## [Problem statement]
Copy all of the material below exactly.

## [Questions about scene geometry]

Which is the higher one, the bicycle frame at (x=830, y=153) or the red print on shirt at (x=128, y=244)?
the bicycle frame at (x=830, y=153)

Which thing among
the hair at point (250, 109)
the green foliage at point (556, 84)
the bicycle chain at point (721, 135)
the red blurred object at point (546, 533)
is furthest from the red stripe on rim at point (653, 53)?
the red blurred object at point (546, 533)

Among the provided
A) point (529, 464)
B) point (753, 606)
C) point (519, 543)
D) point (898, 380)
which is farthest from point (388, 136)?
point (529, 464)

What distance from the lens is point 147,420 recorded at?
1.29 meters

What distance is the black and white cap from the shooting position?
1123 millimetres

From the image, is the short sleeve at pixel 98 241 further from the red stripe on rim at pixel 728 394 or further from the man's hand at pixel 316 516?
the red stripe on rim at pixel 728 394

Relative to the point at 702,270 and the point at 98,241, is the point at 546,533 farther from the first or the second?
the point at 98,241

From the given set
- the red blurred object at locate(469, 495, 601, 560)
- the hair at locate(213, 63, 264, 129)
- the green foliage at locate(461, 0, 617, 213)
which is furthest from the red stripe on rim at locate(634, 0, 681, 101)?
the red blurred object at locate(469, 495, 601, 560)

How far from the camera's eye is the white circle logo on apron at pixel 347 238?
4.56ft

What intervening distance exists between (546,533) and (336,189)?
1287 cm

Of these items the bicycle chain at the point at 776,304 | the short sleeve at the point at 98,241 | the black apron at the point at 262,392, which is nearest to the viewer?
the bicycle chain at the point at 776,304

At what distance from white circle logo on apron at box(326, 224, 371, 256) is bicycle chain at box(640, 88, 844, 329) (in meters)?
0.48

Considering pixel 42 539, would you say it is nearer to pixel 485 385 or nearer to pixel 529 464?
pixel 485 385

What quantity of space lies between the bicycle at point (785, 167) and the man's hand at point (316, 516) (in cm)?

## [Solution to this task]
Which is the higher one, the bicycle frame at (x=830, y=153) or the red print on shirt at (x=128, y=244)?
the bicycle frame at (x=830, y=153)

Which thing among
the hair at point (250, 109)
the green foliage at point (556, 84)
the bicycle chain at point (721, 135)
the red blurred object at point (546, 533)
is furthest from the red stripe on rim at point (653, 53)?
the red blurred object at point (546, 533)

Among the provided
A) point (529, 464)
B) point (753, 606)
C) point (519, 543)
D) point (898, 380)
which is farthest from point (388, 136)?
point (529, 464)

What distance from the lens is point 147,420 recorded at?
1.29 meters

What distance is the black and white cap from the shooting position?
1123 millimetres

From the image, is the short sleeve at pixel 98 241 further from the red stripe on rim at pixel 728 394 or further from the man's hand at pixel 316 516?
the red stripe on rim at pixel 728 394

Relative to the point at 702,270 and the point at 98,241, is the point at 546,533 farther from the first or the second?
the point at 98,241

From the given set
- the red blurred object at locate(469, 495, 601, 560)
- the hair at locate(213, 63, 264, 129)
- the green foliage at locate(461, 0, 617, 213)
which is furthest from the red stripe on rim at locate(634, 0, 681, 101)?
the red blurred object at locate(469, 495, 601, 560)

How far from the camera's eye is the white circle logo on apron at pixel 347 238?
4.56ft

What intervening distance exists between (546,533) and (336,189)?
1287 cm

Of these items the bicycle chain at the point at 776,304 | the short sleeve at the point at 98,241 | the black apron at the point at 262,392, which is nearest to the viewer?
the bicycle chain at the point at 776,304

At what distance from white circle logo on apron at box(326, 224, 371, 256) is bicycle chain at box(640, 88, 844, 329) (in meters)?
0.48

Considering pixel 42 539, would you say it is nearer to pixel 485 385 or nearer to pixel 529 464?
pixel 485 385

What quantity of space lies between the bicycle at point (785, 167) and the man's hand at point (316, 516) (in cm)?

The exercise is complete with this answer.